Petrovgrad, August 11, 1941 Đura Rajs
Moving to the "Lager"
After the entry of German troops into Petrovgrad, all Jewish males between the ages of 18-60 were taken to a former elementary school and locked up there. They were escorted by guards every day to work at various places. My father was also among them. So it went for about a month. On May 2, 1941, a fateful day for the Jews, an order was issued that all Jews must resettle to the former Hungarian army barracks. The resettlement began... Just to be safe we moved to the house of my grandmother who was also alone because grandpa was also in the school, to await the day when we, too, would have to be resettled. That day soon arrived. On May 8 a police vehicle pulled over with two auxiliary policemen armed to the teeth. They showed us an announcement that said that we must immediately resettle to the barracks. Dad and grandpa then came to help with the move.

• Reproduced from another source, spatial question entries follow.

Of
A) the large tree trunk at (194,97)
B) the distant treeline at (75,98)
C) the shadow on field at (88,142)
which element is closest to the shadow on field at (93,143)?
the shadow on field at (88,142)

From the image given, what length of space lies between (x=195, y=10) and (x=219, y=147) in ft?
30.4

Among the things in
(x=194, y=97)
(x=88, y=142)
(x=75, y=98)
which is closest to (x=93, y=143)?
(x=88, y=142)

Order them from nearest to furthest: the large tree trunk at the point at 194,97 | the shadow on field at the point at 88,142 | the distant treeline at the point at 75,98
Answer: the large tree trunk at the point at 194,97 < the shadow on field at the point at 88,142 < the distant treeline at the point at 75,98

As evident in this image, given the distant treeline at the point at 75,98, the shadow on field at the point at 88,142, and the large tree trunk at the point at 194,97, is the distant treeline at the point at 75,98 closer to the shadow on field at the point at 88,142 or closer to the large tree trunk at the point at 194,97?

My uncle Franja, a medical student in Zagreb, who went to the school and voluntarily signed up for labor immediately upon arriving in Petrovgrad, came along with them.
The policemen allowed us to bring along two beds, a sofa, and an armoire. Also a table with four chairs, a wash basin, some food stuffs, and so on and so on. Then we loaded all of that on a cart, bid farewell to our acquaintances, friends, and relatives, and we took off in a carriage to our future apartment, actually to our future jail.